Consigne de travail – Selon le texte sur le salon Biofach 2019, de combien de pays venaient ses visiteurs ?

Passage choisi –
☆ ☆ ☆

Le salon Biofach 2019 qui s’est tenu à Nüremberg du 13 au 16 février dernier a recensé plus de 2.900 exposants et 50.000 visiteurs venus de 129 pays, ce qui en fait la manifestation mondiale de pointe de ce secteur des produits bios.
En Allemagne même, le nombre d’exploitations agricoles bios a augmenté de +6% en 2018, et les surfaces exploitées ont progressé de +8%. Cette évolution positive est intéressante mais il est clair que ce qui attire l’attention des observateurs est la forte implication des grands distributeurs dans cette nouvelle filière, à l’exemple de Lidl avec Bioland et de Kaufland avec Demeter.
La question brule maintenant les lèvres de tout le monde : quelles vont être les conséquences de cette main-mise de la grande distribution sur les débouchés des productions bios et, par un inévitable ricochet, sur les producteurs bios aux mêmes ? Or de l’avis général, il est à craindre que les effets ne soient pas si positifs que cela !

☆ ☆ ☆

Contenu des données –
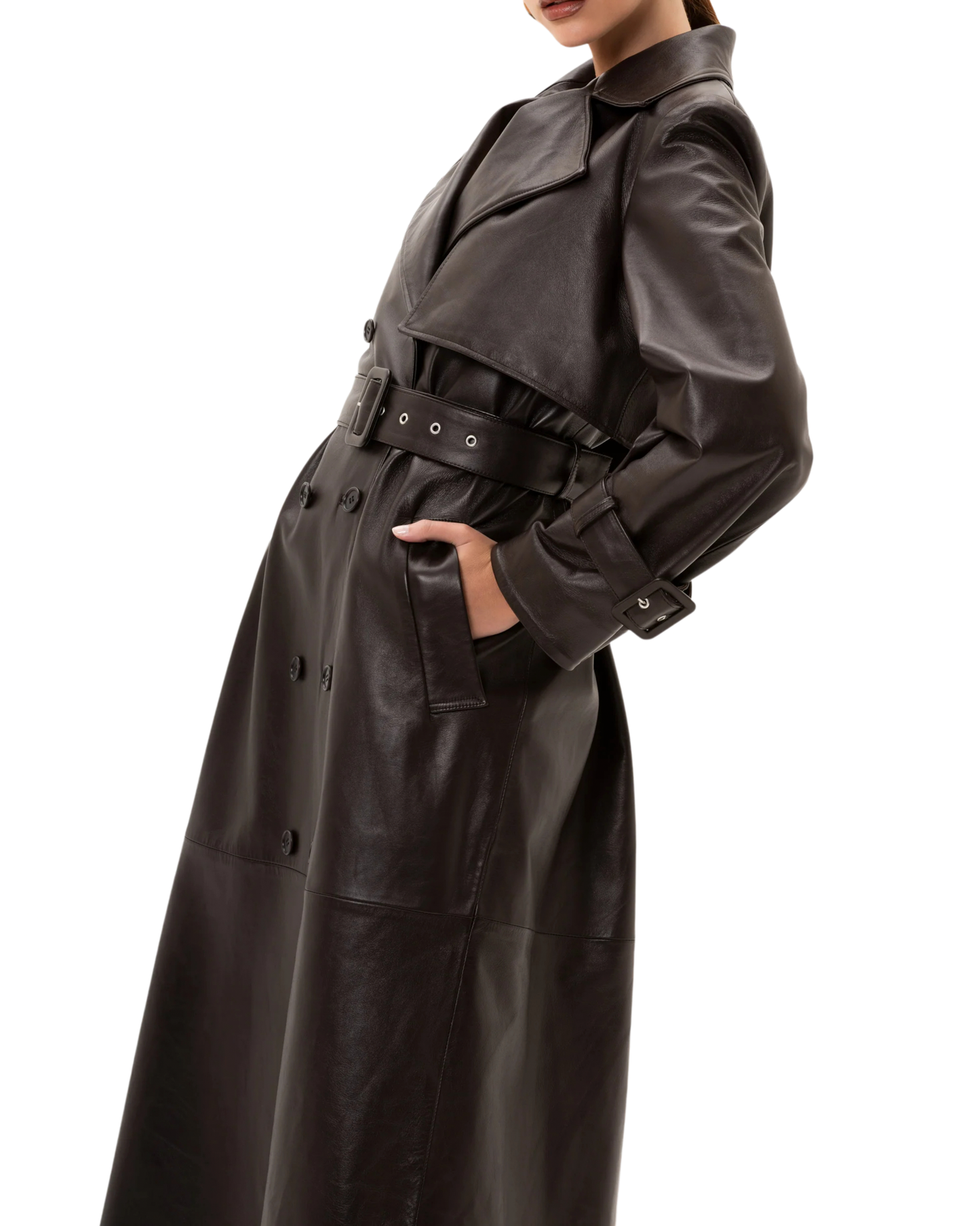 Trench Dark chocolate - Audrey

☆ ☆ ☆

Réponse à l'exercice – Ils venaient de 129 pays.